The crucial factor was the Emma Lake School, which began as a summer camp for artists on a rural Saskatchewan lake. Visiting teachers, mostly acclaimed members of the New York vanguard, brought urban insights to northern Saskatchewan — Herman Cherry (1961), Kenneth Noland (1963), Clement Greenberg (1962), Jules Olitski (1964) and Frank Stella (1967). Among them, as a student and participant, was a man from Saskatoon named William Perehudoff.

Perehudoff (1918-2013) was the child of Doukhobor parents, and tilled the family farm for most of his life. He also decided early on to become an artist of international renown. During his early years he worked through just about every art style in the western world, eventually as a student of Amedee Ozenfant in New York (1950-51). And to support himself, he worked as a commercial artist (1954-1978).

It was his meeting with the Emma Lake masters, especially critic Clement Greenberg, that led to his abrupt and permanent shift to non-objective abstraction.

Perehudoff was a laconic son of the soil, a man of few words. In the large volume published by Mendel Gallery in Saskatoon in 2011, Robert Christie explains that “he never expounded on art issues or theories, and his comments in the studio were usually limited to whether he thought the work was good or not, or if it was finished.” When asked about why he persisted in farming, Perehudoff replied: “You have to have something to do while you’re waiting for the paint to dry.”

Despite the ever-present horizon of Saskatchewan outside the home he shared with his wife, painter Dorothy Knowles, Perehudoff’s stripes are not to be interpreted as landscape elements, and his vertical lines are not to be considered as people.

“Why do you have to get it?” the artist said. “Why do you have to understand it?” I guess you could just say the paintings are something to look at.

Karen Wilkin, lifelong champion of late modernism, describes this artist’s work more fulsomely, as “self-evident autonomous constructions in the language of paint.” She days they are “deliberately detached from explicit reference. Their aim is plainly not to replicate appearances but rather to stir our emotions through wordless relationships of colour, eloquent intervals, thoughtfully deployed shapes and nuanced surfaces.”

The show at Winchester Modern presents 26 original paintings, provided by the estate of the artist. Regrettably, there is far too much in the room for a proper appreciation of the subtleties of each work, and if you intend to take one of the larger pieces home you’ll need a big empty wall to receive it. That said, this is a good survey of the last 30 years of Perehudoff’s work, and you really do need to see these pieces “in the flesh” to calculate their effect.

Effect is what it’s all about. The artist tuned up his colours to concert pitch. As he said: “Let the colour come alive.” He was also fully engaged with the composition of the forms he created.

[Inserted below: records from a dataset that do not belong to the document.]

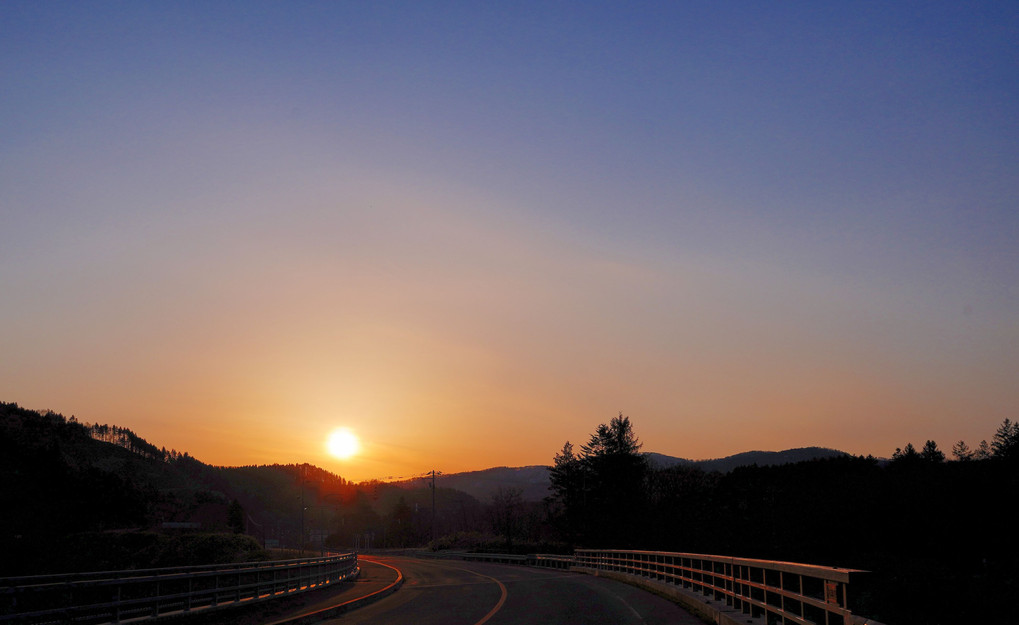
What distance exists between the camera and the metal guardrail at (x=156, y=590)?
1543 centimetres

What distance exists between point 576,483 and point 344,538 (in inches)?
3922

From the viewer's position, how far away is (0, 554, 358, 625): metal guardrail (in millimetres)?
15430

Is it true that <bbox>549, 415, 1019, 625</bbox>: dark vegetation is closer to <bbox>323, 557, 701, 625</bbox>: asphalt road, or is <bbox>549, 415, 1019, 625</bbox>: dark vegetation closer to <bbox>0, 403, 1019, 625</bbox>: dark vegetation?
<bbox>0, 403, 1019, 625</bbox>: dark vegetation

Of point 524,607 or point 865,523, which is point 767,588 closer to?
point 524,607

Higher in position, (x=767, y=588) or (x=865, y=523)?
(x=767, y=588)

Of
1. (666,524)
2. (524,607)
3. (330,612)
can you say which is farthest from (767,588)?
(666,524)

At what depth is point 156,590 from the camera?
66.2ft

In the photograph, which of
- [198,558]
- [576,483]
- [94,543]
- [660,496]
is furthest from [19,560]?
[660,496]

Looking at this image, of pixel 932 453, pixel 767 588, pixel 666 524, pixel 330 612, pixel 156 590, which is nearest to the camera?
pixel 767 588

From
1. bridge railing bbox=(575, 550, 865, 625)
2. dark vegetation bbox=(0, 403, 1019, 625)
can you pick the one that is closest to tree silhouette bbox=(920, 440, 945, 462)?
dark vegetation bbox=(0, 403, 1019, 625)

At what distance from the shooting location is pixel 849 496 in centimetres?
10269

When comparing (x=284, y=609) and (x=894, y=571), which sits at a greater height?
(x=284, y=609)

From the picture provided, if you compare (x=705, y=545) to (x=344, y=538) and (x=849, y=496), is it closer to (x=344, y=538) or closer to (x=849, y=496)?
(x=849, y=496)

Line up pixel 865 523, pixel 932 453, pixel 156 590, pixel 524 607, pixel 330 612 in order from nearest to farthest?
pixel 156 590 → pixel 330 612 → pixel 524 607 → pixel 865 523 → pixel 932 453
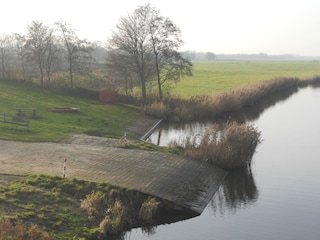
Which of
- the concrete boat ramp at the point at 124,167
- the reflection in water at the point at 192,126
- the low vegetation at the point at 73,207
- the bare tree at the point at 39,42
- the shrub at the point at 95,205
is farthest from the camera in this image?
the bare tree at the point at 39,42

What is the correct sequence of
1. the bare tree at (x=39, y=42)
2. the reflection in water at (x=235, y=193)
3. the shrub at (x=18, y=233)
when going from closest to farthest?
1. the shrub at (x=18, y=233)
2. the reflection in water at (x=235, y=193)
3. the bare tree at (x=39, y=42)

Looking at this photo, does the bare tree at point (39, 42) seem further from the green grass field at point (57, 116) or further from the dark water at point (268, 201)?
the dark water at point (268, 201)

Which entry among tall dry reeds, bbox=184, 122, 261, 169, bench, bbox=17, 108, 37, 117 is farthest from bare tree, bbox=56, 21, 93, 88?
tall dry reeds, bbox=184, 122, 261, 169

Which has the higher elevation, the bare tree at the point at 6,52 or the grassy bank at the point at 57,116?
the bare tree at the point at 6,52

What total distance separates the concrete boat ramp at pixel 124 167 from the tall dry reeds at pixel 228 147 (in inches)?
34.8

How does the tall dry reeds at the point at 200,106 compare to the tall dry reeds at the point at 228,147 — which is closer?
the tall dry reeds at the point at 228,147

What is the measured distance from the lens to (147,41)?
158 ft

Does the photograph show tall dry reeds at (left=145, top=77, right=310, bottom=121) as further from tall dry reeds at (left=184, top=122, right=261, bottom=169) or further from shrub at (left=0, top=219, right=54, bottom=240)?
shrub at (left=0, top=219, right=54, bottom=240)

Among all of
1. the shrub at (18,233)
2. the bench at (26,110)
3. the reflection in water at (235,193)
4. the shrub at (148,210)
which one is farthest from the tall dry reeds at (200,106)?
the shrub at (18,233)

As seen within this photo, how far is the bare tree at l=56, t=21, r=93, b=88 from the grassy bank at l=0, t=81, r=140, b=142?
4800mm

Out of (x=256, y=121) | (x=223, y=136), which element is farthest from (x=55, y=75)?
(x=223, y=136)

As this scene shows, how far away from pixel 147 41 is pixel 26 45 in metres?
15.6

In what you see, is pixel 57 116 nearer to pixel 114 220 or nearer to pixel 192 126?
pixel 192 126

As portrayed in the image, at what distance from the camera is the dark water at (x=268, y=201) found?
1691 centimetres
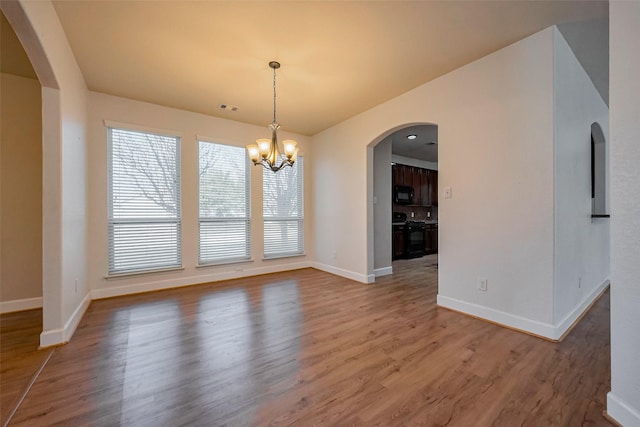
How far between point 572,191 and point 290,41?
325 cm

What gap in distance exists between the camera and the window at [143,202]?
3.81 metres

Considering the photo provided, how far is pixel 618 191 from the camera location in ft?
4.91

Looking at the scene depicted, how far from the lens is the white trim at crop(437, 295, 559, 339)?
2.42 metres

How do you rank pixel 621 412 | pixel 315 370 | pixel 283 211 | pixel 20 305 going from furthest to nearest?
pixel 283 211 → pixel 20 305 → pixel 315 370 → pixel 621 412

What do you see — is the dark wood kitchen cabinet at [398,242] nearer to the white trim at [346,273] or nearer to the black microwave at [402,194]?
the black microwave at [402,194]

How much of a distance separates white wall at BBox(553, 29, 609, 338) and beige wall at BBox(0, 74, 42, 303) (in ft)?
18.9

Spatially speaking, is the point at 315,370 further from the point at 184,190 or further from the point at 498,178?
the point at 184,190

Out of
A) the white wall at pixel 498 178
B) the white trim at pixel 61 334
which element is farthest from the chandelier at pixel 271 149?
the white trim at pixel 61 334

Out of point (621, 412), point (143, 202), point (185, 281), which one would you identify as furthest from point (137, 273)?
point (621, 412)

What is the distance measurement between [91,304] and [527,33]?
5804mm

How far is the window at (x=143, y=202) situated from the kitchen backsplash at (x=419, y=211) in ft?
18.2

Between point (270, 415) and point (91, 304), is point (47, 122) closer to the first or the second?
point (91, 304)

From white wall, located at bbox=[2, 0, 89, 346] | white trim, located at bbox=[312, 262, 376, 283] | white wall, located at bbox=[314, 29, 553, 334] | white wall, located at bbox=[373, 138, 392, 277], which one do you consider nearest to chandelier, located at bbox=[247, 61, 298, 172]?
white wall, located at bbox=[314, 29, 553, 334]

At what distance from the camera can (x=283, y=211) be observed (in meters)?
5.38
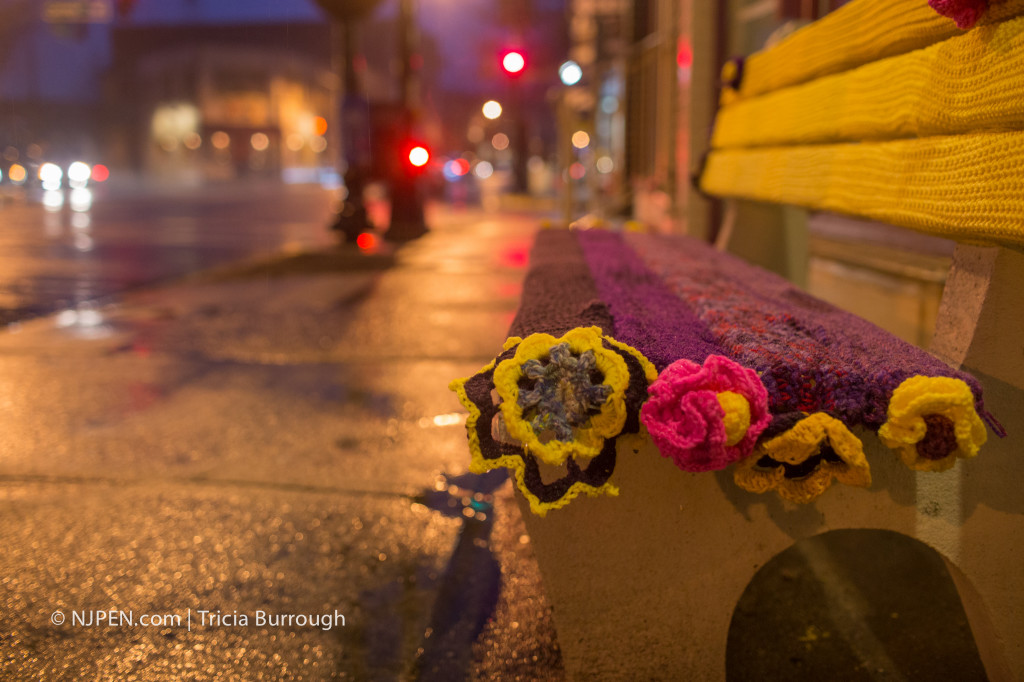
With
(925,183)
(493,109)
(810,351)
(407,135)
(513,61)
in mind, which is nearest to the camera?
(810,351)

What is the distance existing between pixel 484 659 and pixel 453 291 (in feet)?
21.5

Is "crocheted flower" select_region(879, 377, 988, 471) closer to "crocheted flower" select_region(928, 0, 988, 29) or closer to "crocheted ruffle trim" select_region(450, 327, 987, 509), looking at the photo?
"crocheted ruffle trim" select_region(450, 327, 987, 509)

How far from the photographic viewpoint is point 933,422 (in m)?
1.68

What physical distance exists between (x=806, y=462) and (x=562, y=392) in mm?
500

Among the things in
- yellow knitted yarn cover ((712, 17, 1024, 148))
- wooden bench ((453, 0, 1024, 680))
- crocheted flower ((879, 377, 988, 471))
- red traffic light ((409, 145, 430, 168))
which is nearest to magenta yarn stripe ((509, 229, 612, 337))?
wooden bench ((453, 0, 1024, 680))

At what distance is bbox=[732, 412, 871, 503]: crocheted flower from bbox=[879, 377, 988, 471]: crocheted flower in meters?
0.08

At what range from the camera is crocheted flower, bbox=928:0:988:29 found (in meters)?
1.79

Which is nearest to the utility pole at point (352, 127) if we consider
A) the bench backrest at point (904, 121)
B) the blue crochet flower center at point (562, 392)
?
the bench backrest at point (904, 121)

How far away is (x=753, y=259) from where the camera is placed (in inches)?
171

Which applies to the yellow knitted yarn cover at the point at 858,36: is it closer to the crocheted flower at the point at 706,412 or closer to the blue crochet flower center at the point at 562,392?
the crocheted flower at the point at 706,412

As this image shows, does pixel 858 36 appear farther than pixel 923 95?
Yes

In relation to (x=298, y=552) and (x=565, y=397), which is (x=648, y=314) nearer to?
(x=565, y=397)

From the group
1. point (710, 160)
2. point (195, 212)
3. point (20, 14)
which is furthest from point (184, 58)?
point (710, 160)

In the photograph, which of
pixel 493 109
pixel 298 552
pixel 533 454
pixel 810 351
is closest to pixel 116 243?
pixel 298 552
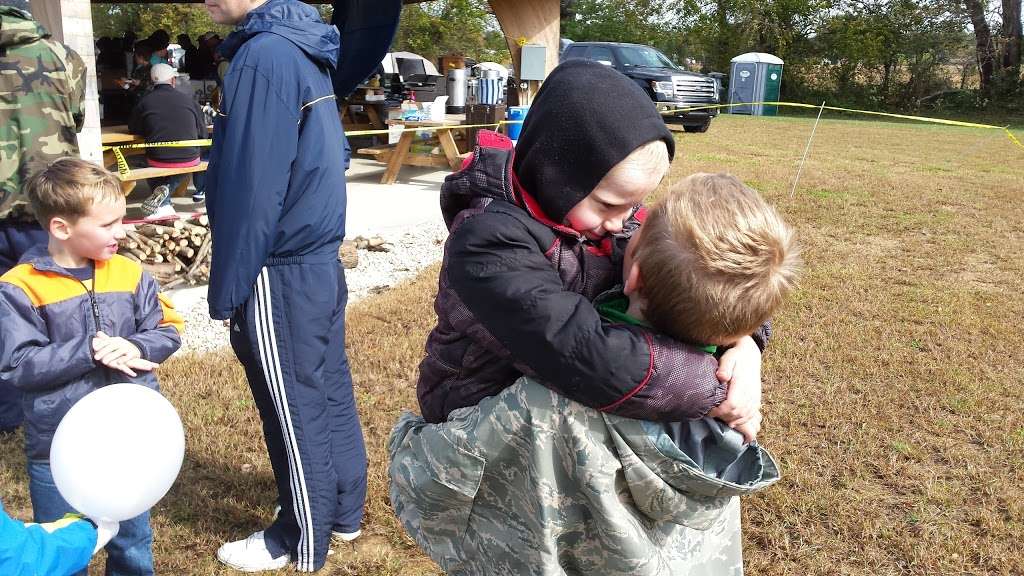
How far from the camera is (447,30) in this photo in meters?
34.0

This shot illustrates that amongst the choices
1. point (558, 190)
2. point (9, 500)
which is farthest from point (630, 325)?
point (9, 500)

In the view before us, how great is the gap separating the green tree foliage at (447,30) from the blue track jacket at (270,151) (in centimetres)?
3101

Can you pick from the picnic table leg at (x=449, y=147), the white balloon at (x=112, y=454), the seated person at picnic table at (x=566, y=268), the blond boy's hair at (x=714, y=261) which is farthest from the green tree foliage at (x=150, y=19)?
the blond boy's hair at (x=714, y=261)

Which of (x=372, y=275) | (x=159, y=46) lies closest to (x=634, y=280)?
(x=372, y=275)

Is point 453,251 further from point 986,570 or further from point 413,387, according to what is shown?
point 413,387

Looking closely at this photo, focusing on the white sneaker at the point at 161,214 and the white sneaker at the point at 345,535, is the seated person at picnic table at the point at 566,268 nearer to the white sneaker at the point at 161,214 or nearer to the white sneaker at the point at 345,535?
the white sneaker at the point at 345,535

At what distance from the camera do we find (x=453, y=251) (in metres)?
1.39

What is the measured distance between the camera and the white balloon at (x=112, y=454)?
1738mm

“If it has no structure, it’s not going to last. You need to simplify all the confusion. That’s what makes art.” Typically, he soaked his canvas with a varied wash of acrylic paint and laid simple forms on top, using opaque colours chosen “to create delicate, enlivening imbalances,” according to Wilkin. He resisted what he called “good design” or obviously resolved structures.

In the earliest works, short, thick brush marks are lined up like notes on the piano, their colours relating to each other with a clear analogy to music. With the invention of thick acrylic gel, he began to add texture to the marks. This led to the use of sweeps of viscous paint, creating a tonal graduation in each mark. In his later years, Perehudoff moved to a clear geometry, cutting the edge of his forms with masking tape and stacking the resulting shapes in a manner reminiscent of Kazemir Malevich, the Russian Suprematist.

But hey — I’m falling into the trap of explaining what is simply a visual generator of emotion. So go, have a look and take from it what you will. This is the real thing.

 

William Perehudoff at Winchester Modern, 758 Humboldt St., 250-386-7750 or 250-386-2773 until April 26.